Your objective:
Revise everything from the line containing "Looking at what" down to the end of the records, changing "spatial separation" to "straight-line distance" and leaving every other word as it is.

Record extracts:

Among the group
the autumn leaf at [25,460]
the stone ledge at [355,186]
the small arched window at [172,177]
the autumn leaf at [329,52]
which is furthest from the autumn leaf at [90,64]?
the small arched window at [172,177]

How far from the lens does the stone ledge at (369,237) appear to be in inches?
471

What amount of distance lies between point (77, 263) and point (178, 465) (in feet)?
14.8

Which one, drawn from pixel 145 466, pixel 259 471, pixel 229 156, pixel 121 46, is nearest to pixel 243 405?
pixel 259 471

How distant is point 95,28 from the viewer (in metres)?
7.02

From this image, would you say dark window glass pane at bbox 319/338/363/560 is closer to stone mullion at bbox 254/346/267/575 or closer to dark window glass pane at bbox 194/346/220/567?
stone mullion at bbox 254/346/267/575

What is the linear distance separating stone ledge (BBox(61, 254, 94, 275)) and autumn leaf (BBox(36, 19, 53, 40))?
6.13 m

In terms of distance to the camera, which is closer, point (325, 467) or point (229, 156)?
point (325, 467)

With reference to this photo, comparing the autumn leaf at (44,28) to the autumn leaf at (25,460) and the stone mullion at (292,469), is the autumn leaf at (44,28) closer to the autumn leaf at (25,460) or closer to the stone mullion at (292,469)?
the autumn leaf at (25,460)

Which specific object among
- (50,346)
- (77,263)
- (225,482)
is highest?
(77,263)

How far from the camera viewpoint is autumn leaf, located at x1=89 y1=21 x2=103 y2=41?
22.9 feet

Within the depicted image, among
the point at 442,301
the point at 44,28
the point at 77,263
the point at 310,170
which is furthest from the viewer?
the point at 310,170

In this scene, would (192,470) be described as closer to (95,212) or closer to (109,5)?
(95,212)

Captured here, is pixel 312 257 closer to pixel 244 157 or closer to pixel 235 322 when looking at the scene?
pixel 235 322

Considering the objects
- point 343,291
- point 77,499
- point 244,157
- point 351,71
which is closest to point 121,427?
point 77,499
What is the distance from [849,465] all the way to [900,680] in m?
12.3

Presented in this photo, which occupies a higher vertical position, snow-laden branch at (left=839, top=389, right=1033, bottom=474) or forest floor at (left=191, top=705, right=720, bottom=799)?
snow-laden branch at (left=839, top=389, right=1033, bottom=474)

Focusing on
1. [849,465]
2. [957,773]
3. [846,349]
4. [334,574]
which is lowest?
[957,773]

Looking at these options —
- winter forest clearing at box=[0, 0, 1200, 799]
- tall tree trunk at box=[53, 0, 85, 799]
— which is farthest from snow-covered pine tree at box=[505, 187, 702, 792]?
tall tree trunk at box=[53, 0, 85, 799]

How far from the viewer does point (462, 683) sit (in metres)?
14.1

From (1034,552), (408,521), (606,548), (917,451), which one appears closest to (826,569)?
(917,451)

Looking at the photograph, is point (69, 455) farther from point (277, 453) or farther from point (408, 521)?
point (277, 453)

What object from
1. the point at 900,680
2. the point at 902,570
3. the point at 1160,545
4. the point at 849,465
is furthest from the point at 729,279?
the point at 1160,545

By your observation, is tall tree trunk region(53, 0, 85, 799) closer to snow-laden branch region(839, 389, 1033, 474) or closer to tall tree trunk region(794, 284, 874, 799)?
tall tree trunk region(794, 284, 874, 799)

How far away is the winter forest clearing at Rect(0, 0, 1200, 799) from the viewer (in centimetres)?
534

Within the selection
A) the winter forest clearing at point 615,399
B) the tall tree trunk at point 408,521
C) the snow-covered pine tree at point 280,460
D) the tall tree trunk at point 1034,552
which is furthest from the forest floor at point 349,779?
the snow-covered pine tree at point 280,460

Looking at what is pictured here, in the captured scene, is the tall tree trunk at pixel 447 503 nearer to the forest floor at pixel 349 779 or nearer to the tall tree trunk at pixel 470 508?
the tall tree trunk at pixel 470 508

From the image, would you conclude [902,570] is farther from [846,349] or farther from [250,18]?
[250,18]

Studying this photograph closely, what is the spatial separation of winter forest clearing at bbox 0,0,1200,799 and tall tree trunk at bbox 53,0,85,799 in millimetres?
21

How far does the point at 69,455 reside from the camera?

Response to the exercise:
Looking at what is pictured here, in the captured scene, is the tall tree trunk at pixel 447 503 nearer to the forest floor at pixel 349 779 or nearer to the tall tree trunk at pixel 470 508?
the tall tree trunk at pixel 470 508

From the image, would you conclude [902,570] is farther from [846,349] or farther from [250,18]?
[250,18]

Studying this photograph closely, what is the straight-line distance of winter forest clearing at bbox 0,0,1200,799 and tall tree trunk at bbox 53,0,85,799 in millimetres?
21

How far does the point at 69,455 reside from the camera?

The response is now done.